Task → Find each line of the material that contains the string "BACD" and copy those lines in full.

━━━

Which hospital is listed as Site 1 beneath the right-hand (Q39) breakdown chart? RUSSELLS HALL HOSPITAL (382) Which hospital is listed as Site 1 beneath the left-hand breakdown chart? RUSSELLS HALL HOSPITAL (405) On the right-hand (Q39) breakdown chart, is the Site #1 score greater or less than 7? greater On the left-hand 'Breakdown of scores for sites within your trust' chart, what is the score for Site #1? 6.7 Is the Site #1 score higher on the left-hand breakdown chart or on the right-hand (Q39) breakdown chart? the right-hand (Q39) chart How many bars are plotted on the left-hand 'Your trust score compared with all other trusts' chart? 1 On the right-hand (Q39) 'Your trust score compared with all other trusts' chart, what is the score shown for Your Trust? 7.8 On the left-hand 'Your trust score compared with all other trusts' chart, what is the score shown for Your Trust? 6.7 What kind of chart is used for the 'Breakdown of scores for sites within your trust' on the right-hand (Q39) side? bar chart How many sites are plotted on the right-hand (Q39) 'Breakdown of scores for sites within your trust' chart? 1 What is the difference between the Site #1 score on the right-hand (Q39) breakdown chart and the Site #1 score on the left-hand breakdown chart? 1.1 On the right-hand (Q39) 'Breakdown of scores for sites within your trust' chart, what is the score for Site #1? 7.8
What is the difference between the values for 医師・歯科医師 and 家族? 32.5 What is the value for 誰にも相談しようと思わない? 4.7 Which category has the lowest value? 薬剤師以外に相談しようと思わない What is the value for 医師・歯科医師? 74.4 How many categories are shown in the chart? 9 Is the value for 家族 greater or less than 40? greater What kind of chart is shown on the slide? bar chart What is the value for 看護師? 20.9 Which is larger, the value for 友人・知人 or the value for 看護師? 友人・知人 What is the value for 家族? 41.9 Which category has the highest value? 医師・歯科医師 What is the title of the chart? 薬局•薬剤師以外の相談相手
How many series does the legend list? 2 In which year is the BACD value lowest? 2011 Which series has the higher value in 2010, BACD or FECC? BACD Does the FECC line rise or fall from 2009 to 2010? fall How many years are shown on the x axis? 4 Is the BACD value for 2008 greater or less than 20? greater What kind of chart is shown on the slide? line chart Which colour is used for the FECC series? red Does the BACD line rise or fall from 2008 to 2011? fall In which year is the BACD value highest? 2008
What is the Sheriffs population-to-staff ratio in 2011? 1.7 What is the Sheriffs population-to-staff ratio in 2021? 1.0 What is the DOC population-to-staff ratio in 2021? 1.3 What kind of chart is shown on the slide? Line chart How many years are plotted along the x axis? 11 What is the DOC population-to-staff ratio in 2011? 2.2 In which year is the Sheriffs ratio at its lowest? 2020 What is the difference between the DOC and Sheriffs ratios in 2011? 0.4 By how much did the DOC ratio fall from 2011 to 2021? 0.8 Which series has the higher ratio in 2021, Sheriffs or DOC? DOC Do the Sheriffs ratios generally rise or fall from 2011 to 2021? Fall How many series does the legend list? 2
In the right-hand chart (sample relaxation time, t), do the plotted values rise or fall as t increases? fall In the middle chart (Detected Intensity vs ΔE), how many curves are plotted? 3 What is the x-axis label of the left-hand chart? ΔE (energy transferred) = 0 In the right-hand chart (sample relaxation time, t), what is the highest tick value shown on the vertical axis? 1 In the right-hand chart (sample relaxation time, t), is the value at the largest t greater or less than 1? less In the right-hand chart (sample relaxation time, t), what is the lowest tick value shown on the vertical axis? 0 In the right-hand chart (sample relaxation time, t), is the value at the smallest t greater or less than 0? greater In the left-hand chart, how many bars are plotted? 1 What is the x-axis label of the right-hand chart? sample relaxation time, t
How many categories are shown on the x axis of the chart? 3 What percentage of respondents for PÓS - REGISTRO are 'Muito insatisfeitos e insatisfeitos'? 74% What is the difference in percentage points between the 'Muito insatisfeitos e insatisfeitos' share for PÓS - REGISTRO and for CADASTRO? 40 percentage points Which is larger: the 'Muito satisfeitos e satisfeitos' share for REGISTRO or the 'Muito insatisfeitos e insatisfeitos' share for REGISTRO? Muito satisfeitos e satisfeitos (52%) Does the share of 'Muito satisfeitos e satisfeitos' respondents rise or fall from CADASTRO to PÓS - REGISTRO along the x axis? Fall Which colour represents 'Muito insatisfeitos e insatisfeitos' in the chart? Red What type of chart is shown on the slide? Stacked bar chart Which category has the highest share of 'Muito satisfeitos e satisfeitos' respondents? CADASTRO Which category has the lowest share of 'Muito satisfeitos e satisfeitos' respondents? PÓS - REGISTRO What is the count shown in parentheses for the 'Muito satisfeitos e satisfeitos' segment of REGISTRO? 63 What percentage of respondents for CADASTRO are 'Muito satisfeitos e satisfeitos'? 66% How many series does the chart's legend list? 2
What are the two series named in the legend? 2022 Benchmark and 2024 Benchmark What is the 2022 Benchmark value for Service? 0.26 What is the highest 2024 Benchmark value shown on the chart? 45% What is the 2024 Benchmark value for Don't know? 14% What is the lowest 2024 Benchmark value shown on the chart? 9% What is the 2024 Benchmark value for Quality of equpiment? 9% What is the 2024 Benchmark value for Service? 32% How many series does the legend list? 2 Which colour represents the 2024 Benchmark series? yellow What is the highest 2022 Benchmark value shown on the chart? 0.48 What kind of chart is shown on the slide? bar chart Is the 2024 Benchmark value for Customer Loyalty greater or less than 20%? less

━━━

Exercise answer →
How many series does the legend list? 2 In which year is the BACD value lowest? 2011 Which series has the higher value in 2010, BACD or FECC? BACD Does the FECC line rise or fall from 2009 to 2010? fall How many years are shown on the x axis? 4 Is the BACD value for 2008 greater or less than 20? greater What kind of chart is shown on the slide? line chart Which colour is used for the FECC series? red Does the BACD line rise or fall from 2008 to 2011? fall In which year is the BACD value highest? 2008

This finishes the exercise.